The Chomsky Normal Form (CNF), proposed by the linguist Noam Chomsky, is a normalized version of the CFG with a standard set of rules defining how production rule must be written.

A grammar where every production is either of the form A → BC or A → c (where A, B, C are arbitrary variables and can arbitrary symbol).

Example:

S → AS | a
A → SA | b

(If a language contains ε, then we allow S → ε where S is a start symbol, and forbid S on RHS.)

Why Chomsky Normal Form?

The key advantage is that in Chomsky Normal Form, every derivation of a string of n letters has exactly 2n − 1 steps.

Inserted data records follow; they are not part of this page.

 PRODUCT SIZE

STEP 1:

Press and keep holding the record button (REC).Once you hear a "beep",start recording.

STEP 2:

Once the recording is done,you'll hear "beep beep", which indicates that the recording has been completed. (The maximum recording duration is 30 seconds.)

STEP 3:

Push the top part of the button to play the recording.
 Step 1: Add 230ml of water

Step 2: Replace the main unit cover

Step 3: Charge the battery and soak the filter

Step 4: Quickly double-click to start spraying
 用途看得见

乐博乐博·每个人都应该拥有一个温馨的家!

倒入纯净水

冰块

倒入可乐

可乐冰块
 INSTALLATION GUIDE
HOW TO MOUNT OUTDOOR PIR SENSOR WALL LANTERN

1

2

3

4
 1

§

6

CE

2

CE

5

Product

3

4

Thus: one can determine if a string is in the language by exhaustive search of all derivations.

Conversion to CNF.

The conversion to Chomsky Normal Form has four main steps:

1. Get rid of all ε productions.
2. Get rid of all productions where RHS is one variable.
3. Replace every production that is too long by shorter productions.
4. Move all terminals to productions where RHS is one terminal.

Eliminate ε Productions.

Determine the nullable variables (those that generate ε) (algorithm given earlier).
Go through all productions, and for each, omit every possible subset of nullable variables.
For example, if P → AxB with both A and B nullable, add productions P → xB | Ax | x.
After this, delete all productions with empty RHS.

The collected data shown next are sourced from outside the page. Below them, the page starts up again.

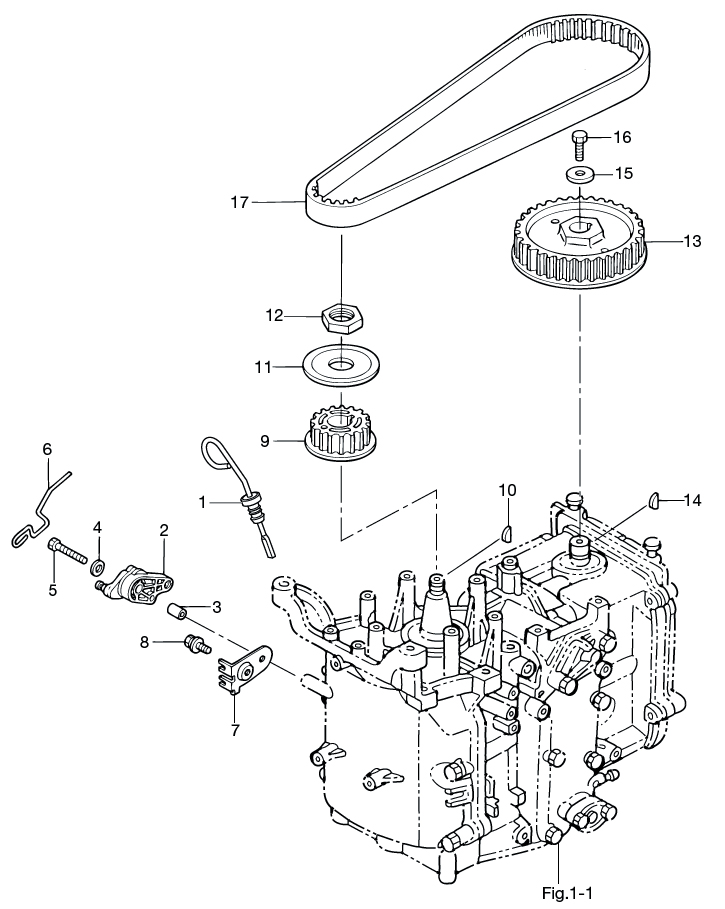 16
15
17
13
12
11
9
6
1
10
14
4
2
5
3
8
7
Fig.1-1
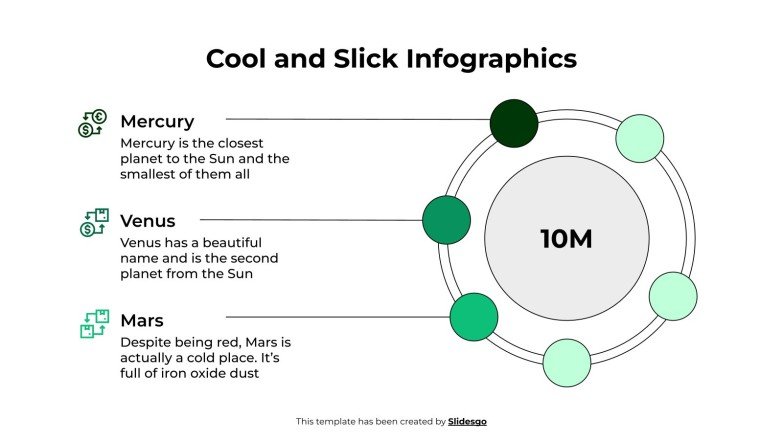 Cool and Slick Infographics

Mercury

Mercury is the closest planet to the Sun and the smallest of them all

Venus

Venus has a beautiful name and is the second planet from the Sun

Mars

Despite being red, Mars is actually a cold place. It's full of iron oxide dust

10M

This template has been created by Slidesgo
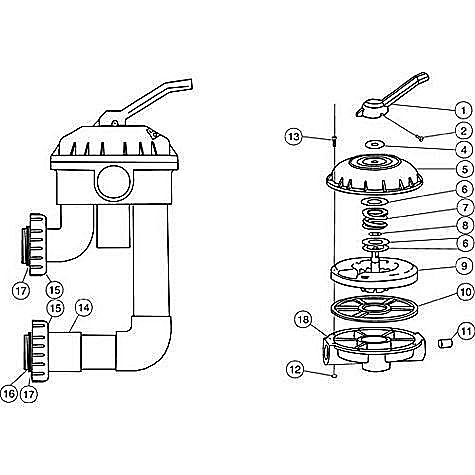 17
15
15
14
16
17
13
1
2
4
5
6
7
8
6
9
10
18
11
12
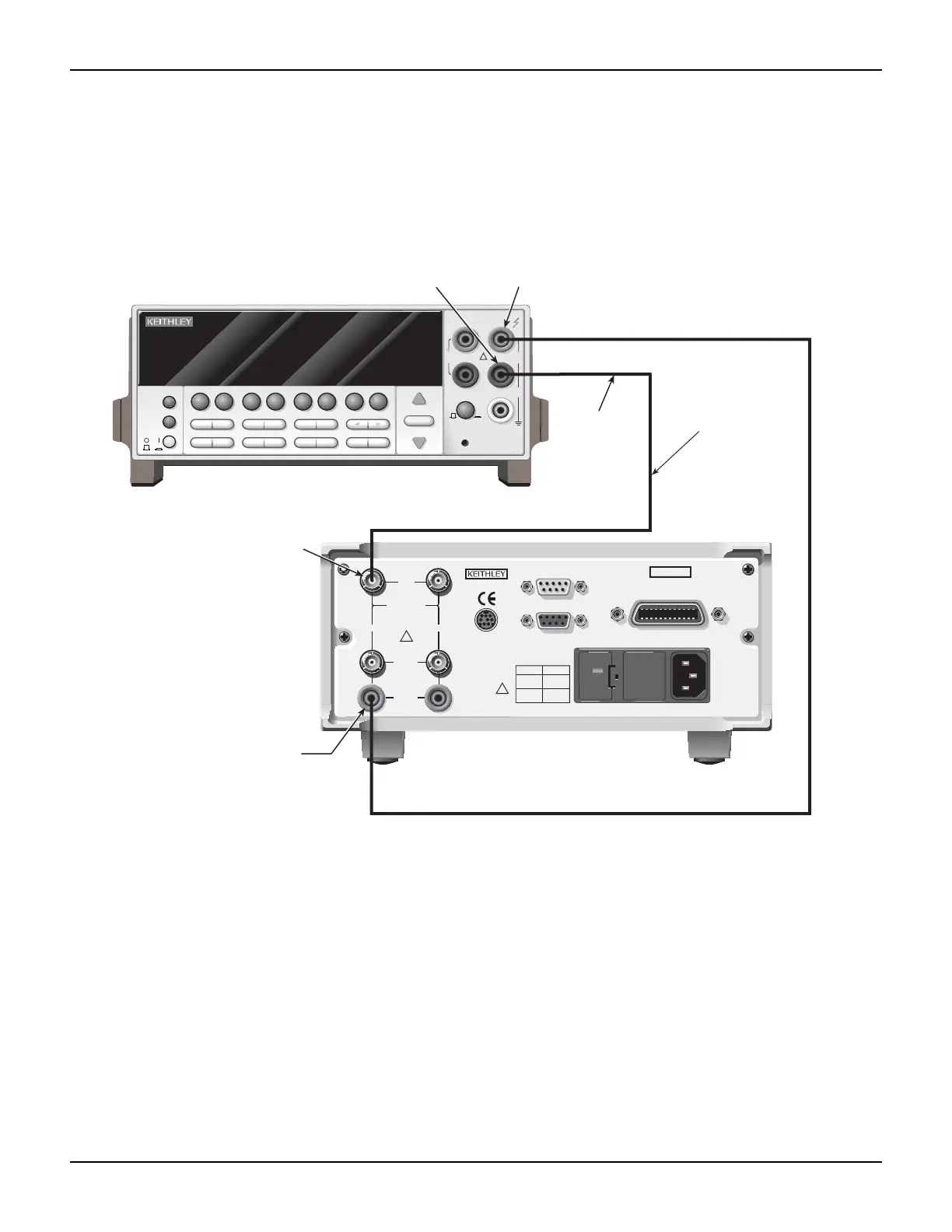 KEITHLEY

KEITHLEY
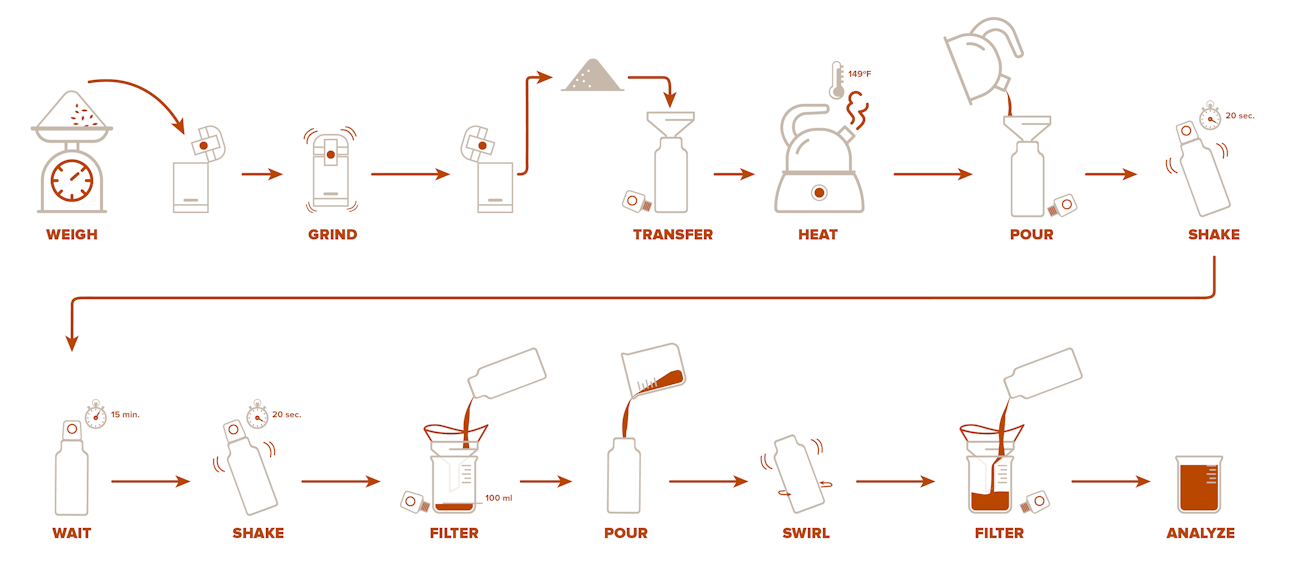 WEIGH

GRIND

TRANSFER

149°F

HEAT

POUR

20 sec.

SHAKE

15 min.

WAIT

20 sec.

SHAKE

100 ml

FILTER

POUR

SWIRL

FILTER

ANALYZE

Eliminate Variable Unit Productions

Unit production is where RHS has only one symbol.
Consider production A → B. Then for every production B → α, add the production A → α. Repeat until done (but don’t re-create a unit production already deleted).

Replace Long Productions by Shorter Ones.

For example, if have production A → BCD, then replace it with A → BE and E → CD.
(In theory, this introduces many new variables, but one can re-use variables if careful.)

Move Terminals to Unit Productions.

For every terminal on the right of a non-unit production, add a substitute variable.
For example, replace production A → bC with productions A → BC and B → b.

Example.

Consider the CFG:
S → aXbX
X → aY | bY | ε
Y → X | c
The variable X is nullable, and so, therefore, is Y.
After elimination of ε, we obtain:
S → aXbX | abX | aXb | ab
X → aY | bY | a | b
Y → X | c

Example: Step 2.

After elimination of the unit production Y → X,
we obtain:
S → aXbX | abX | aXb | ab
X → aY | bY | a | b
Y → aY | bY | a | b | c

Example: Steps 3 & 4

Now, break up the RHSs of S; and replace a by A,
b by B and c by C wherever not units:
S → EF | AF | EB | AB
X → AY | BY | a | b
Y → AY | BY | a | b | c
E → AX
F → BX
A → a
B → b
C → c

Summary

There are special forms for CFGs such as Chomsky Normal Form, where every production has the form A → BC or A → c. The algorithm to convert to this form involves (1) determining all nullable variables and getting rid of all ε-productions, (2) getting rid of all variable unit productions, (3) breaking up long productions, and (4) moving terminals to unit productions.